Work to do: Please state, using the court opinion, the date on which the Evansville Redevelopment Commission removed the property owners' properties from its acquisition list.

Source passage:
•••
David MOUNTS, White Swan Cleaners, Inc., David W. Lamont, and Terri A. Lamont, Appellants-Plaintiffs, v. EVANSVILLE REDEVELOPMENT COMMISSION, Appellee-Defendant.
David Mounts, White Swan Cleaners, Inc., David W. Lamont, and Terri A. Lamont (collectively, the “property owners”) challenge a decision of the trial court entering judgment in favor of the Evansville Redevelopment Commission (the “ERC”). The property owners raise the following consolidated and restated issues for our review:
I. Whether the trial court, as part of its review under IC 36-7-14-18, erred in allowing the ERC to present additional evidence beyond that which was presented at the ERC's public hearing.
II. Whether the trial court erred in determining that the ERC was not required to obtain consent of affected landowners before adopting Resolution 04-ERC-30 (the “Resolution”).
III. Whether the trial court erred in determining that the evidence presented was sufficient to support the ERC's adoption of the Resolution.
IV. Whether the trial court erred in finding that the adoption of the Resolution, which placed certain properties on the ERC's acquisition list, did not constitute a compensible taking.
V. Whether the trial court erred in finding that the Stipulation of Dismissal with prejudice reached between the property owners and the ERC in 2002 did not bar the ERC from placing the property owners' properties on its acquisition list in 2004.
FACTS AND PROCEDURAL HISTORY
On January 20, 1984, the ERC adopted a declaratory resolution (the “1984 Resolution”) declaring the Downtown Redevelopment Area (the “downtown area”) to be a “blighted area,” as used by the Redevelopment of Blighted Areas Act of 1981.1 The 1984 Resolution also approved the Redevelopment Plan for the Downtown Redevelopment Area (the “1984 Plan”), which included numerous objectives to be achieved through the redevelopment and renewal of downtown Evansville (the “City”).
On February 5, 2002, the ERC adopted the City's Downtown Master Plan of October 2001 (the “2001 Plan”), which amended the 1984 Plan by adding four new objectives, along with various concepts and proposals for redeveloping the downtown area. On February 19, 2002, the ERC adopted Resolution 02-ERC-05, which added the property owner's properties to its acquisition list. The property owners appealed the action of the ERC. Subsequently, the ERC removed the properties from the acquisition list by Resolution 02-ERC-51 on November 25, 2002, pursuant to a Stipulation of Dismissal with prejudice reached between the property owners and the ERC.
•••
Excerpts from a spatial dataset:
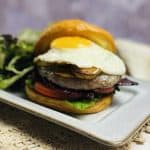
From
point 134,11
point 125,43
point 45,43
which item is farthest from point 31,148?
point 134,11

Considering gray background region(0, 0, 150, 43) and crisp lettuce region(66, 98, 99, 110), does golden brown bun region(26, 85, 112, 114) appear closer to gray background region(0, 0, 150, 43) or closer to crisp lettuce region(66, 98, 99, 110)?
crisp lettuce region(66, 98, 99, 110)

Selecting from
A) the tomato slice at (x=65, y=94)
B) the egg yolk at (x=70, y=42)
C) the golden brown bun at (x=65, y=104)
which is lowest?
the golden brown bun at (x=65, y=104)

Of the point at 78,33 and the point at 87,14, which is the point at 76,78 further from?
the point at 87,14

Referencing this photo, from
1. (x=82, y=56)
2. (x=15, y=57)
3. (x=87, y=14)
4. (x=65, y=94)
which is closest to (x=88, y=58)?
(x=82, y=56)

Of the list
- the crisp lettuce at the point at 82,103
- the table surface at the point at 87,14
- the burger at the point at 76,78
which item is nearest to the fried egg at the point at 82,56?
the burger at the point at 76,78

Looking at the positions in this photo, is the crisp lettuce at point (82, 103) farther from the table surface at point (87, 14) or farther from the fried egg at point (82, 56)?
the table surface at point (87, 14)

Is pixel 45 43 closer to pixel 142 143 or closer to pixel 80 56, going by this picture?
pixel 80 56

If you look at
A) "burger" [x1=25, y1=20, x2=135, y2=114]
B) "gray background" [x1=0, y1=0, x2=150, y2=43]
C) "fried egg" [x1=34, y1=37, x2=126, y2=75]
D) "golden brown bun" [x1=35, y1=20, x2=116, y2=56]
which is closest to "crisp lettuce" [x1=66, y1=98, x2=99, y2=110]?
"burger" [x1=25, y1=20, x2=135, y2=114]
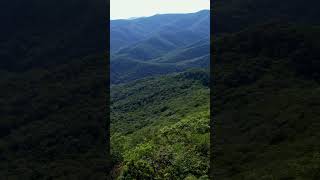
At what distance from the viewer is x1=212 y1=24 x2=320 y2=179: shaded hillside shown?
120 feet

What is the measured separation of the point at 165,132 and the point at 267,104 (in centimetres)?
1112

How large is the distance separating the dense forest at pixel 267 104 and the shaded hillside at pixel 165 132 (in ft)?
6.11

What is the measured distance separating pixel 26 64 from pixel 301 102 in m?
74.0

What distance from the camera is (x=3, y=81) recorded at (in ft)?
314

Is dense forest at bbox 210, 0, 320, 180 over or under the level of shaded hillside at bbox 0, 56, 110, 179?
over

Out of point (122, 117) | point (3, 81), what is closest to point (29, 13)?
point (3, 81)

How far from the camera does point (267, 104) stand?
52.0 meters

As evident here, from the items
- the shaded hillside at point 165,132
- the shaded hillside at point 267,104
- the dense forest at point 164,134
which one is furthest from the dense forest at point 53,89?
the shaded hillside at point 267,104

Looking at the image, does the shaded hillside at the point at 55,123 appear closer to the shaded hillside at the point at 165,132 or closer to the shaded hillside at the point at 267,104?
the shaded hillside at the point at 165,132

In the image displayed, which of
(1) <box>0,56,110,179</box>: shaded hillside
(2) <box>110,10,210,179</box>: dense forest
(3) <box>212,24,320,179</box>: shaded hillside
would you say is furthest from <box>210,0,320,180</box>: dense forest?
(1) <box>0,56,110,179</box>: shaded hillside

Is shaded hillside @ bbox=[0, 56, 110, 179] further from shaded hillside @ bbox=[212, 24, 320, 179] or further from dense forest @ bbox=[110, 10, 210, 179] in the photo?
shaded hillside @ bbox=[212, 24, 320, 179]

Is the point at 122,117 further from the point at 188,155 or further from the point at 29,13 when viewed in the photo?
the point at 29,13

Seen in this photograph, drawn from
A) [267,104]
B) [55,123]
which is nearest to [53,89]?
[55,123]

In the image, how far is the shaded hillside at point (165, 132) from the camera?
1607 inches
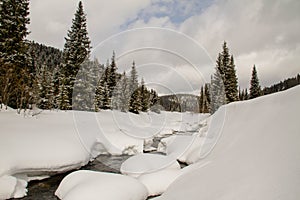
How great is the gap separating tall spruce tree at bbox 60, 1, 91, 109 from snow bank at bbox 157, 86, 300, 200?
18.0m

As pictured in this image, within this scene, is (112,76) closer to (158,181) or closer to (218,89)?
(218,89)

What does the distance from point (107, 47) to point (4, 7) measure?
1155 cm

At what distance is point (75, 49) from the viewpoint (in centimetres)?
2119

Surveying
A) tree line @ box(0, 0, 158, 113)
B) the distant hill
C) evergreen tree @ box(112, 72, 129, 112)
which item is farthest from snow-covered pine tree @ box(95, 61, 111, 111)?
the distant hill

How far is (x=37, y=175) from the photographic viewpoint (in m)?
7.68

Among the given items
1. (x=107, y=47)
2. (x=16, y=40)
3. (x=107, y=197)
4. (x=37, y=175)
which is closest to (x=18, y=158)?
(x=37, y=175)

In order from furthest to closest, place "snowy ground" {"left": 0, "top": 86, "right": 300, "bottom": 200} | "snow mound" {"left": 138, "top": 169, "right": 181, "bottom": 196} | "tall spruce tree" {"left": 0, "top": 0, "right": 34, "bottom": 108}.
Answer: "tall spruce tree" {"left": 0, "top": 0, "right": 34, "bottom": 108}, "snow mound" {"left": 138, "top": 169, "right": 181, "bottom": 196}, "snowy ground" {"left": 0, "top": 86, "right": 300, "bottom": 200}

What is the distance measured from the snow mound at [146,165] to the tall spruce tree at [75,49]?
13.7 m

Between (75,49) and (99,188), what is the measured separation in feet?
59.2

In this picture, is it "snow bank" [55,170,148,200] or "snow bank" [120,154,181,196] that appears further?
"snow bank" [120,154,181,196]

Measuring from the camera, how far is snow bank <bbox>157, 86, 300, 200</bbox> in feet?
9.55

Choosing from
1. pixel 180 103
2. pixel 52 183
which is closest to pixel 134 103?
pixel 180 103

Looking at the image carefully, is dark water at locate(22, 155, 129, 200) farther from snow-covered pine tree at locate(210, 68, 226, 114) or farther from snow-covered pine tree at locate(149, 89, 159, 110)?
•••
Expected answer: November 25, 2002